■ Exercise goal ■
In each of the records below, replace "farthest" with "nearest" and reproduce every other part of the lines unchanged.

Rows of spatial question data
+---+
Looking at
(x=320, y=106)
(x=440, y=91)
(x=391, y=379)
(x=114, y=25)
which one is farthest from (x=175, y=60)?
+---+
■ Response to the exercise ■
Looking at
(x=320, y=106)
(x=440, y=91)
(x=391, y=379)
(x=114, y=25)
which one is nearest from (x=175, y=60)?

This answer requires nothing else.